> **What you are asked to do**:
Your answer should be the records again, unchanged in wording and free of images.

> **Supplied records**:
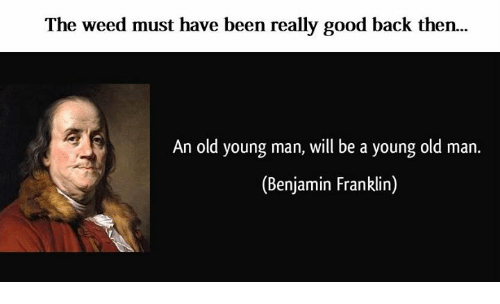 Franklinator: The weed must have been really good back then.  An old young man, will be a young old man.  (Benjamin Franklin)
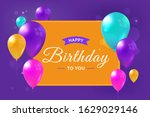happy birthday realistic... | Shutterstock .eps vector #1629029146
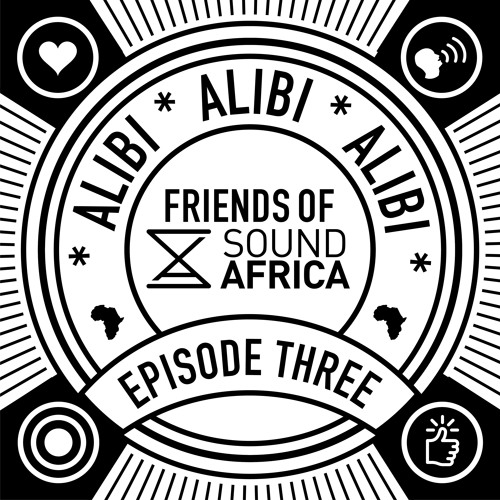 Friends of SoundAfrica Ep03 - Alibi - The Letters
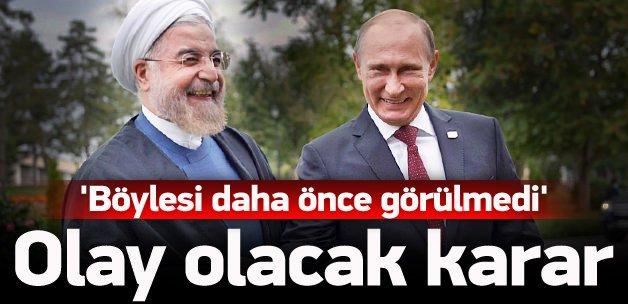 Rusya ve İran'dan olay olacak karar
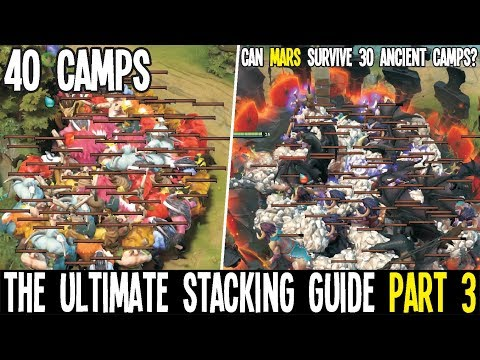 The Ultimate Stacking Guide 40 Camps Kunkka And Darkseer Test Mars Too | Dota 2 Tips And Tricks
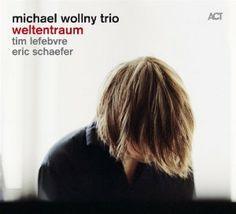 "Michael Wollny - ""Weltentraum"""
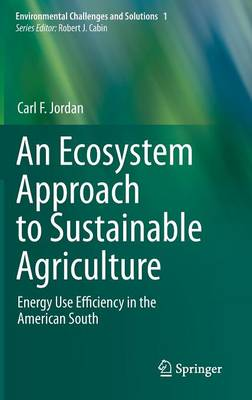 An Ecosystem Approach to Sustainable Agriculture: Energy Use Efficiency in the American South - Environmental Challenges and Solutions 1 (Hardback)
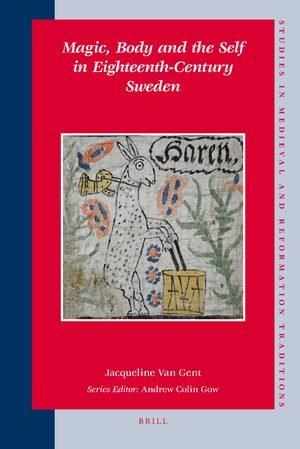Magic, Body and the Self in Eighteenth-Century Sweden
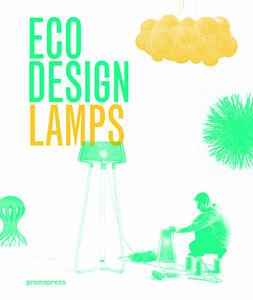 Eco design. Lamps - Ivy Liu,Jian Wong - copertina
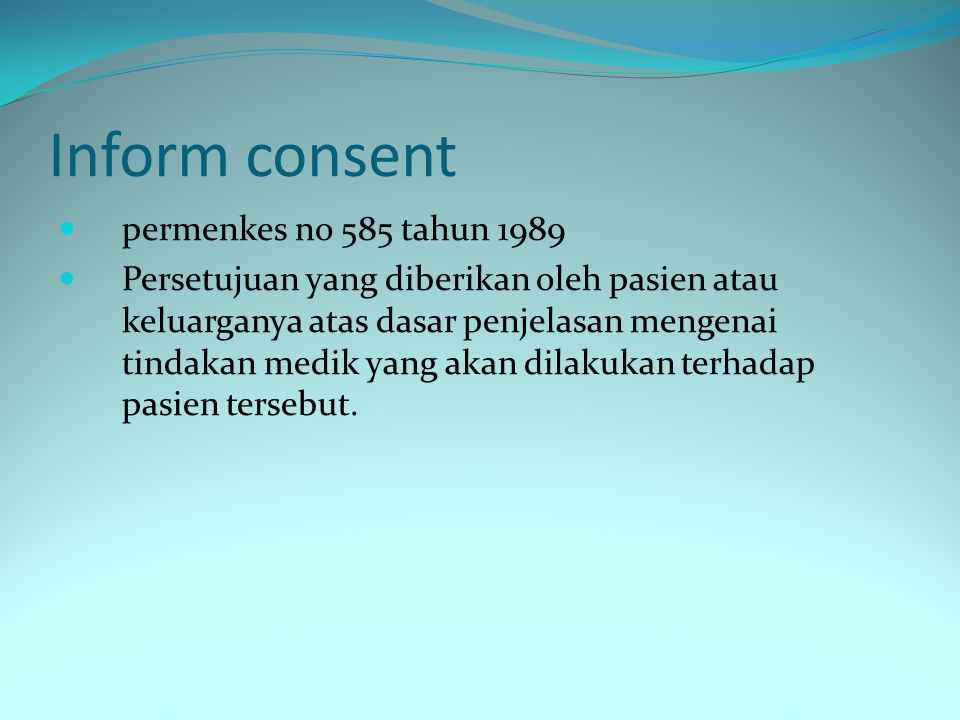 Inform consent permenkes no 585 tahun 1989
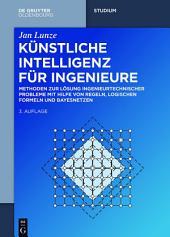 Künstliche Intelligenz für Ingenieure: Methoden zur Lösung ingenieurtechnischer Probleme mit Hilfe von Regeln, logischen Formeln und Bayesnetzen, Ausgabe 3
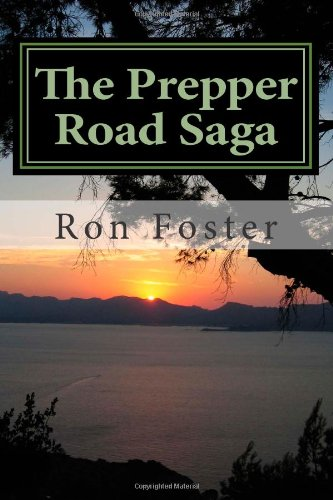 9781466328730: The Prepper Road Saga: Our End Of The Lake Revisited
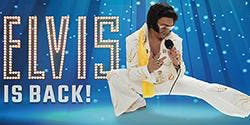 Elvis is Back! Tribute Show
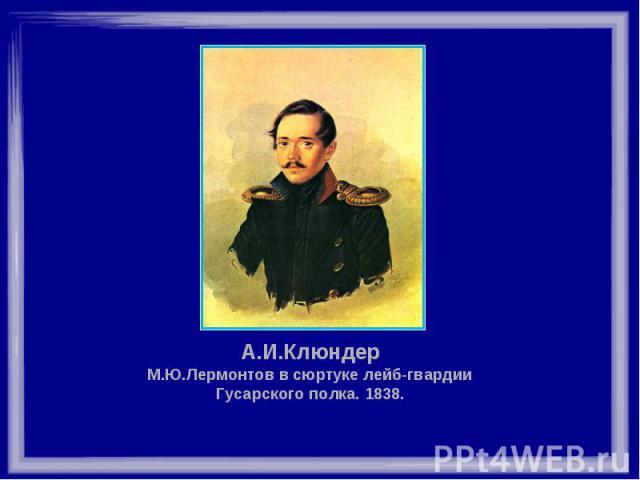 А.И.Клюндер М.Ю.Лермонтов в сюртуке лейб-гвардии Гусарского полка. 1838.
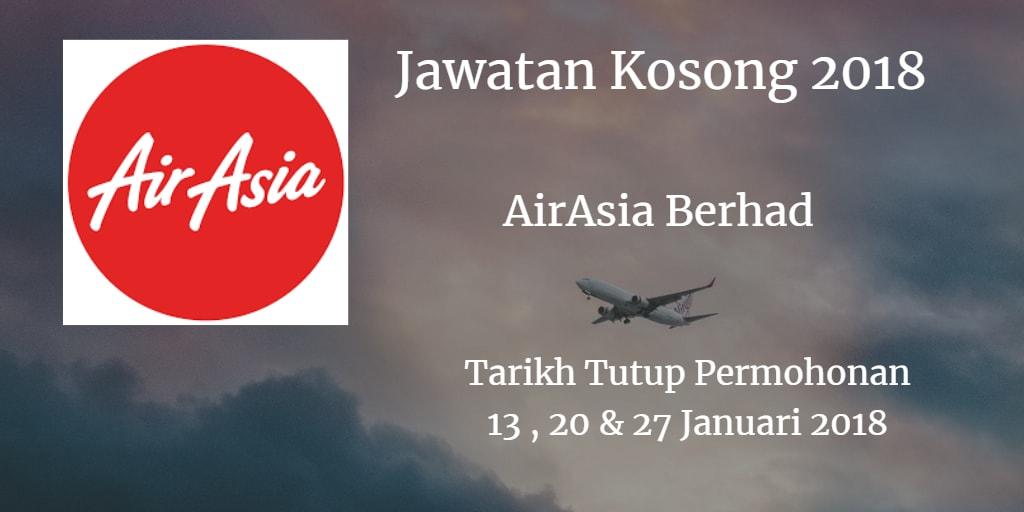 Jawatan Kosong AirAsia Berhad 13, 20 & 27 Januari  2018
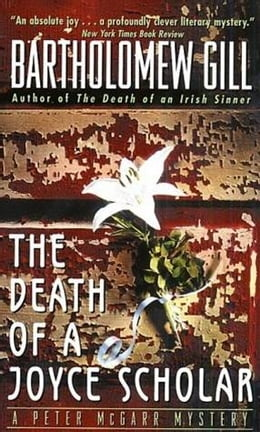 Book The Death of a Joyce Scholar: A Peter McGarr Mystery by Bartholomew Gill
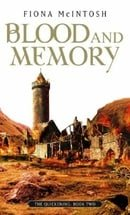 Blood And Memory: The Quickening Book Two
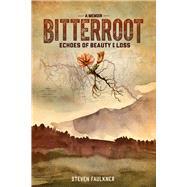 Bitterroot by Faulkner, Steven, 9780825307928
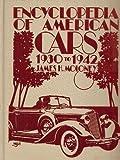 Encyclopedia of American Cars, 1930-1942, James H. Moloney, 0912612126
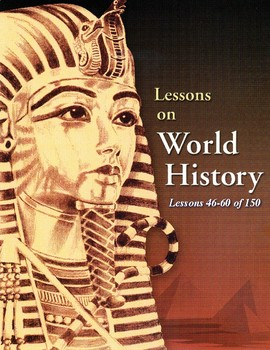 15 Lessons: Renaissance/Reformation/Explor. WORLD HISTORY CURRICULUM 46-60/150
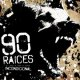 90 RAICES - Incondiciona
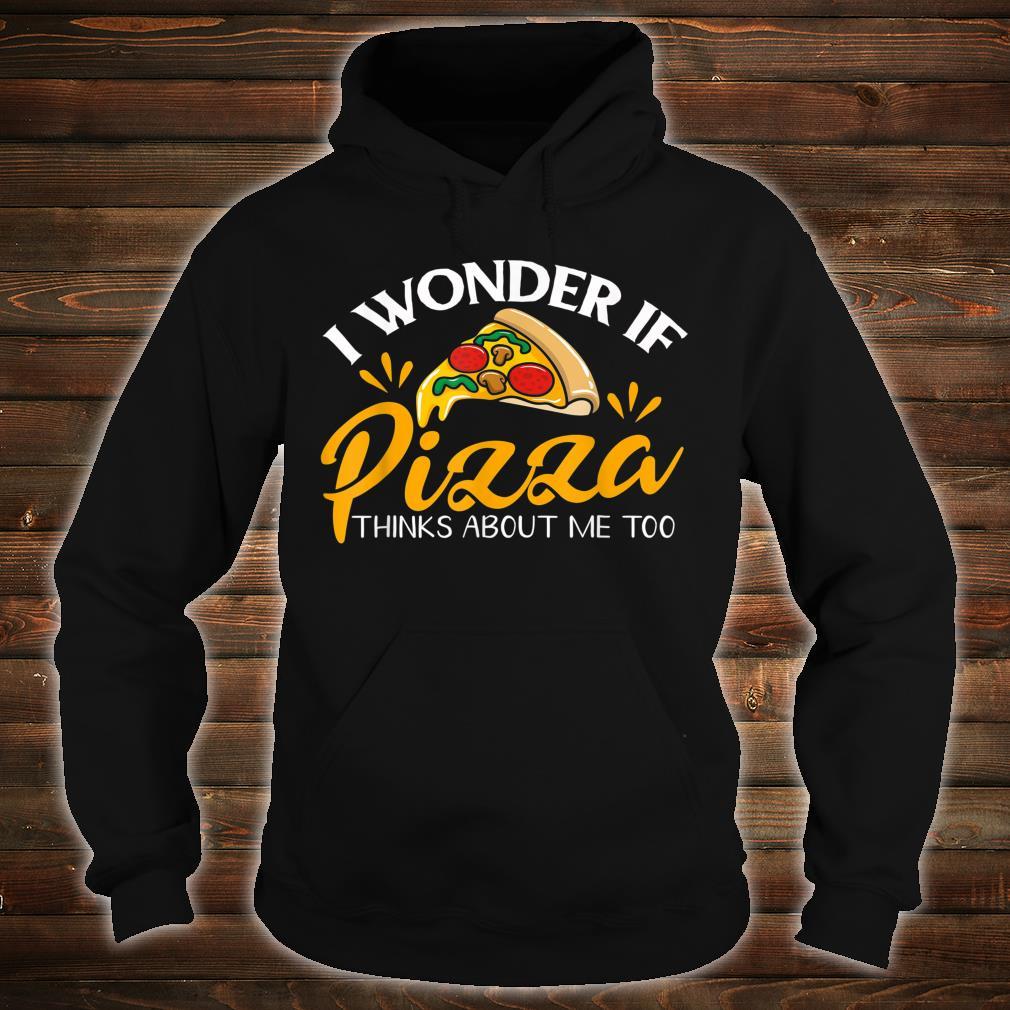 I Wonder if Pizza Thinks About me Too Sweatshirt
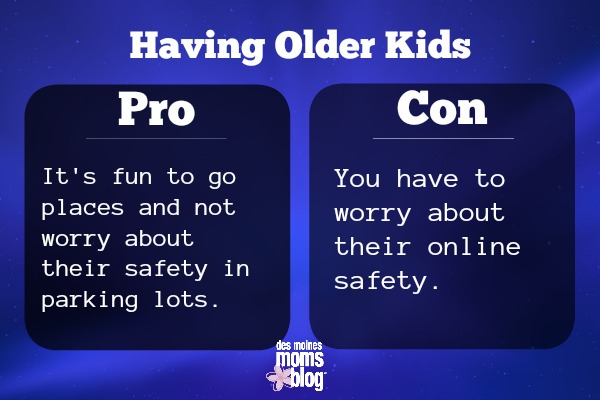 older kids pros and cons Safety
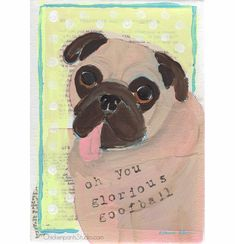 You Glorious Goofball - Original Pug Painting by Claire Chambers / Chickenpants Studio Your Paintings, Original Paintings, Original Art, Pug Illustration, Pug Art, Pugs, Stretched Canvas, The Originals, Studio
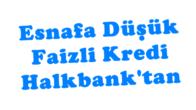Halk Banktan Esnafa Düşük Faizli Kredi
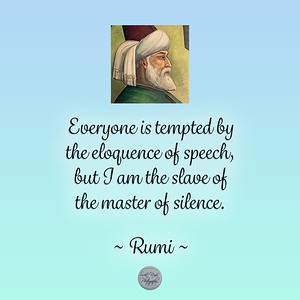 Everyone is tempted by the eloquence of speech,  but I am the slave of the master of silence.  ~ #Rumi #gyan #spiritual #spirituality #knowledge #truth #wisdom #quote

> **Answer for the task**:
 Franklinator: The weed must have been really good back then.  An old young man, will be a young old man.  (Benjamin Franklin)
happy birthday realistic... | Shutterstock .eps vector #1629029146
 Friends of SoundAfrica Ep03 - Alibi - The Letters
 Rusya ve İran'dan olay olacak karar
 The Ultimate Stacking Guide 40 Camps Kunkka And Darkseer Test Mars Too | Dota 2 Tips And Tricks
 "Michael Wollny - ""Weltentraum"""
 An Ecosystem Approach to Sustainable Agriculture: Energy Use Efficiency in the American South - Environmental Challenges and Solutions 1 (Hardback)
Magic, Body and the Self in Eighteenth-Century Sweden
 Eco design. Lamps - Ivy Liu,Jian Wong - copertina
 Inform consent permenkes no 585 tahun 1989
 Künstliche Intelligenz für Ingenieure: Methoden zur Lösung ingenieurtechnischer Probleme mit Hilfe von Regeln, logischen Formeln und Bayesnetzen, Ausgabe 3
 9781466328730: The Prepper Road Saga: Our End Of The Lake Revisited
 Elvis is Back! Tribute Show
 А.И.Клюндер М.Ю.Лермонтов в сюртуке лейб-гвардии Гусарского полка. 1838.
 Jawatan Kosong AirAsia Berhad 13, 20 & 27 Januari  2018
 Book The Death of a Joyce Scholar: A Peter McGarr Mystery by Bartholomew Gill
 Blood And Memory: The Quickening Book Two
 Bitterroot by Faulkner, Steven, 9780825307928
 Encyclopedia of American Cars, 1930-1942, James H. Moloney, 0912612126
 15 Lessons: Renaissance/Reformation/Explor. WORLD HISTORY CURRICULUM 46-60/150
 90 RAICES - Incondiciona
 I Wonder if Pizza Thinks About me Too Sweatshirt
 older kids pros and cons Safety
 You Glorious Goofball - Original Pug Painting by Claire Chambers / Chickenpants Studio Your Paintings, Original Paintings, Original Art, Pug Illustration, Pug Art, Pugs, Stretched Canvas, The Originals, Studio
Halk Banktan Esnafa Düşük Faizli Kredi
 Everyone is tempted by the eloquence of speech,  but I am the slave of the master of silence.  ~ #Rumi #gyan #spiritual #spirituality #knowledge #truth #wisdom #quote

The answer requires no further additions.